- **Assignment**
A single number is expected: the count of lines in the entries below that contain "encoder".

START Data for this task

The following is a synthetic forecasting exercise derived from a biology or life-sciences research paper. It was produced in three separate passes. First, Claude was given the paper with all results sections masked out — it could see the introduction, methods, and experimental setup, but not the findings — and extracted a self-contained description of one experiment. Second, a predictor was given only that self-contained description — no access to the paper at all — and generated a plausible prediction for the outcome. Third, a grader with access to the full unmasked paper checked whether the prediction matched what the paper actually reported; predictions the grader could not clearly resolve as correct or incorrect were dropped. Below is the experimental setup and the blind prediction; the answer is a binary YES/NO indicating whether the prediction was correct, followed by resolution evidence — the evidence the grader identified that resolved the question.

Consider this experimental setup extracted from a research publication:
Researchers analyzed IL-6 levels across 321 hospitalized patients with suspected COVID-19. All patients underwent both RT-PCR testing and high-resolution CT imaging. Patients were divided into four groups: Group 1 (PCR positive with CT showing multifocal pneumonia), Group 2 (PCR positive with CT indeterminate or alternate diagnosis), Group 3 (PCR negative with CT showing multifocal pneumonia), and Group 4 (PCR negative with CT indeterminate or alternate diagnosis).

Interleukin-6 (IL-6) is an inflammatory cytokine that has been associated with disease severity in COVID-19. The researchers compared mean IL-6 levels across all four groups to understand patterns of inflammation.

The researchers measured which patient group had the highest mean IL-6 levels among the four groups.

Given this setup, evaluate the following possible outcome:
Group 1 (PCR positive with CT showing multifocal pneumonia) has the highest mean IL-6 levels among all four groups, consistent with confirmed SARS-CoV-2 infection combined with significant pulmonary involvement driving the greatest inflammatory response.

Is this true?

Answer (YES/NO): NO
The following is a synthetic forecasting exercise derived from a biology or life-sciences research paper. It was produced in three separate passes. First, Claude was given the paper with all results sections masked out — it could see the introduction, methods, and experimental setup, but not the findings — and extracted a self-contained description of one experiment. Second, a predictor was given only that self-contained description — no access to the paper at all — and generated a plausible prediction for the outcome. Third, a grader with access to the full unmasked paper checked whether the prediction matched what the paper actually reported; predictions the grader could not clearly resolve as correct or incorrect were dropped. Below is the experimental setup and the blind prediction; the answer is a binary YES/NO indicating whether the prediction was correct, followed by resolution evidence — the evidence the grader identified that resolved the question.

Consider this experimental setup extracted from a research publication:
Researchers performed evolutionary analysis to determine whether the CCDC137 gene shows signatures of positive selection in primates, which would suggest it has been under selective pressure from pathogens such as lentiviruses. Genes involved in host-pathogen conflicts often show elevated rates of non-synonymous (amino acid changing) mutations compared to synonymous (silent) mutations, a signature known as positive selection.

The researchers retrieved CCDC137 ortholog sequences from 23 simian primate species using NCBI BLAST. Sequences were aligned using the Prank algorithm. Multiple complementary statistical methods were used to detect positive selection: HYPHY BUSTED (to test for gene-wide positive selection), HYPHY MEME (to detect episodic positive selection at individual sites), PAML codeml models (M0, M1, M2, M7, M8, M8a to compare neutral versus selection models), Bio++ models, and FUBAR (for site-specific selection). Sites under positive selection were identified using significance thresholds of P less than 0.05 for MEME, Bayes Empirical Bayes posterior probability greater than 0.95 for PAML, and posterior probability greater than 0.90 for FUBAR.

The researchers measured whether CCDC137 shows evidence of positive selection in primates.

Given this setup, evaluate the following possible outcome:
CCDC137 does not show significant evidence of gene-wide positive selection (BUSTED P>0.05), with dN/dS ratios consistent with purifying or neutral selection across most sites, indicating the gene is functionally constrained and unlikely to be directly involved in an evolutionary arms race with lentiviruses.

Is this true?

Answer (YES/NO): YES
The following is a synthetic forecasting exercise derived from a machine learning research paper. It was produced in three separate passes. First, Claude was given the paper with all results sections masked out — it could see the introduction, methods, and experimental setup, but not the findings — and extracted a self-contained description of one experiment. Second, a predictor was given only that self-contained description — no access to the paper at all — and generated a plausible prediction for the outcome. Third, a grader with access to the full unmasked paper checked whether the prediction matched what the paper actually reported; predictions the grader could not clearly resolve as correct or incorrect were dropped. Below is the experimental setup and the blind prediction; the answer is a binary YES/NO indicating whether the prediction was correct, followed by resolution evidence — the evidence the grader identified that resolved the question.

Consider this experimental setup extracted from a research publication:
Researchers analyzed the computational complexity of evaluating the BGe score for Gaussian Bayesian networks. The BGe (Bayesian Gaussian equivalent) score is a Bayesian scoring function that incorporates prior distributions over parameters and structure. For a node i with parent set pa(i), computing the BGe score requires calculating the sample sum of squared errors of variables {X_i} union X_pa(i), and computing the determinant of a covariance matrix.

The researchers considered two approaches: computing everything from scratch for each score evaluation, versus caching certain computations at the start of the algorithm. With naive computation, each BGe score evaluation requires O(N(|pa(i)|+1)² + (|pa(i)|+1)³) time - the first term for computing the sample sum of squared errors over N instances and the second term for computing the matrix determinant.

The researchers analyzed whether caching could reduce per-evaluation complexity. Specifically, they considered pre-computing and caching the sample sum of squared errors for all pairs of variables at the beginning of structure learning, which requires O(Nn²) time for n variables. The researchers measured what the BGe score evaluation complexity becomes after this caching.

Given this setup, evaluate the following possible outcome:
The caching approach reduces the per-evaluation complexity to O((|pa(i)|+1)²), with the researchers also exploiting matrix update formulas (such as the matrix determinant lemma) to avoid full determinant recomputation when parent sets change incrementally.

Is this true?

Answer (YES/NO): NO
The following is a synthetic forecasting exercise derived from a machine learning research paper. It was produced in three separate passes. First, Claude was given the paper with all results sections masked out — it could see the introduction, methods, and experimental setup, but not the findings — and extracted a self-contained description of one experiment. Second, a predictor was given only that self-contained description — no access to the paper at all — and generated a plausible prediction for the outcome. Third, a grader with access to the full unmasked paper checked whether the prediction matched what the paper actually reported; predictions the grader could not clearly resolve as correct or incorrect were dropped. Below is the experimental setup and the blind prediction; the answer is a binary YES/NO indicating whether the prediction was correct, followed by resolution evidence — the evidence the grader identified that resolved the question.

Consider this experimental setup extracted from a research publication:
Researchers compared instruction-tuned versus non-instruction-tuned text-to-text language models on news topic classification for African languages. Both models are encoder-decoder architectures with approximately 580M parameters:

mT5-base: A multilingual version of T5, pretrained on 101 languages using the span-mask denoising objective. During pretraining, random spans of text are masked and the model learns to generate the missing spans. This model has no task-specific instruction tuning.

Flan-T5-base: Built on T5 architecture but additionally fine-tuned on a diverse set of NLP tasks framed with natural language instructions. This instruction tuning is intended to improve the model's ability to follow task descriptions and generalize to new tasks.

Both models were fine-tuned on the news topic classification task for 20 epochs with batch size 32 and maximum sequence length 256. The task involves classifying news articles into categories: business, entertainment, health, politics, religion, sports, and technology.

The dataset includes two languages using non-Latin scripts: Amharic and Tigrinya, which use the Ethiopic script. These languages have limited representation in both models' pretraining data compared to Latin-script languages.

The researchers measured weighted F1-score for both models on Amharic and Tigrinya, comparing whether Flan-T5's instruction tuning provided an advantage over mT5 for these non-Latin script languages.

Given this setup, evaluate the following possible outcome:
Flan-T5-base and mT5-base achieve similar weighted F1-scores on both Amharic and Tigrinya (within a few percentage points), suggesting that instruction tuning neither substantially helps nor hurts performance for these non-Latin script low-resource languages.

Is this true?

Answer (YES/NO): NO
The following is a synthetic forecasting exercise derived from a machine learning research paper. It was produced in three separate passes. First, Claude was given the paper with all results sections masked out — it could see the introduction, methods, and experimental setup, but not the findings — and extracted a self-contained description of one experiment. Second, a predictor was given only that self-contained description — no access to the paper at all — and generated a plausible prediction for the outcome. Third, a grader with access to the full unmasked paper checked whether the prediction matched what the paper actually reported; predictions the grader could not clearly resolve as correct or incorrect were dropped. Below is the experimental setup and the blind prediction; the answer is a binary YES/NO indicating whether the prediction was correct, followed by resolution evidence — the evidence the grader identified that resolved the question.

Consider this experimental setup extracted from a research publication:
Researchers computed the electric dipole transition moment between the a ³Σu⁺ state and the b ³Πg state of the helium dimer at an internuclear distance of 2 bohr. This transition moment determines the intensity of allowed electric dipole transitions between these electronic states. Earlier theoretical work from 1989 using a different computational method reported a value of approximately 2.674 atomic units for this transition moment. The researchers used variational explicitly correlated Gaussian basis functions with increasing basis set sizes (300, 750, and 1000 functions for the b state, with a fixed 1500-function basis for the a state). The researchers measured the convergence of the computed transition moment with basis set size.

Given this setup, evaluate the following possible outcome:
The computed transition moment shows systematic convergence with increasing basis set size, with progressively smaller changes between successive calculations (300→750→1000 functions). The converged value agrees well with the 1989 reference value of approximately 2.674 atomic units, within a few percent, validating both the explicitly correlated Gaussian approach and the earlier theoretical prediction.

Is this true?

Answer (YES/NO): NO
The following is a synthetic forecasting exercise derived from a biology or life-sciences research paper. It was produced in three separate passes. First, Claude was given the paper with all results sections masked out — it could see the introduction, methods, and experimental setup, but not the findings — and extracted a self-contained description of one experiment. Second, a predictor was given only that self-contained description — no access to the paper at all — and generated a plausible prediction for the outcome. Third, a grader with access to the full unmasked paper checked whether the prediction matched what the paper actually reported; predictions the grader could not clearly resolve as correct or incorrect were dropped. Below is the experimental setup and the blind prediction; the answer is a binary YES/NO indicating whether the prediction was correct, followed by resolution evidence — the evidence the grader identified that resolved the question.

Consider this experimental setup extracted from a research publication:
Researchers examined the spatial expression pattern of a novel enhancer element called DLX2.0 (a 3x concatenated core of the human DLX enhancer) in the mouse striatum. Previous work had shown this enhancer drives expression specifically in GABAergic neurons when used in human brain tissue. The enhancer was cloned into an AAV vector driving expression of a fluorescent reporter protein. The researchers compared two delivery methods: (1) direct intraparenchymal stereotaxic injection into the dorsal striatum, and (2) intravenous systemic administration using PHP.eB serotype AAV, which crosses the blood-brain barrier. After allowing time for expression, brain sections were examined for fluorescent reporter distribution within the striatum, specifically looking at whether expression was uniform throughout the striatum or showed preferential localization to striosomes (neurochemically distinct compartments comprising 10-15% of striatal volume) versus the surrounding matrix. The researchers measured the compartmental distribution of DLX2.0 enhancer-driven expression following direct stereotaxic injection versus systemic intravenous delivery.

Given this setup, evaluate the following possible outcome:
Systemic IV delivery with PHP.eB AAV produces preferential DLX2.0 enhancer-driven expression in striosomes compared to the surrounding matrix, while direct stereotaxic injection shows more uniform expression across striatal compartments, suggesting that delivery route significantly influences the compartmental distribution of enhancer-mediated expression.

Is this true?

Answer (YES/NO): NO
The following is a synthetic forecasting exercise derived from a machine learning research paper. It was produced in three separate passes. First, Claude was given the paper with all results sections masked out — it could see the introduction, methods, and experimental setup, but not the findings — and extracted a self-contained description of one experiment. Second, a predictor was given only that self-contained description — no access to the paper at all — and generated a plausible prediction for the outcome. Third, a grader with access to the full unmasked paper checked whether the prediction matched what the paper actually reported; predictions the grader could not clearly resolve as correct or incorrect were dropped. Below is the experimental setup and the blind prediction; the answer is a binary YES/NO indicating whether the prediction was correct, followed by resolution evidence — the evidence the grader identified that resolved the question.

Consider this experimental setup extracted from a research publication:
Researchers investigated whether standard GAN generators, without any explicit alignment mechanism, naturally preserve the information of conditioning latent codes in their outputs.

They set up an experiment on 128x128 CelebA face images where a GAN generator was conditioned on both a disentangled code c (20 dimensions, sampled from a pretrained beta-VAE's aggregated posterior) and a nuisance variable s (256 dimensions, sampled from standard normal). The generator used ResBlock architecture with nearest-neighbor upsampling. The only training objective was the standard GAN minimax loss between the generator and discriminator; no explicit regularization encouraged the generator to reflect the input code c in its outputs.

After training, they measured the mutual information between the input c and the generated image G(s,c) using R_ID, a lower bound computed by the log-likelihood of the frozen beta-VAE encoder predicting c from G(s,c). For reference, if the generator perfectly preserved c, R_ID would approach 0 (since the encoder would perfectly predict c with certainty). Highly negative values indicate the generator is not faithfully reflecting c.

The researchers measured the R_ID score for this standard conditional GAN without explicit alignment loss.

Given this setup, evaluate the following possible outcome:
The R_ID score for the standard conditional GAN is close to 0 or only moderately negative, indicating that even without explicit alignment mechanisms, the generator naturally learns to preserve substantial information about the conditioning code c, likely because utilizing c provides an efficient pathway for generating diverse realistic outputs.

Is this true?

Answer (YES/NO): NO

END Data for this task

- **Answer section**
2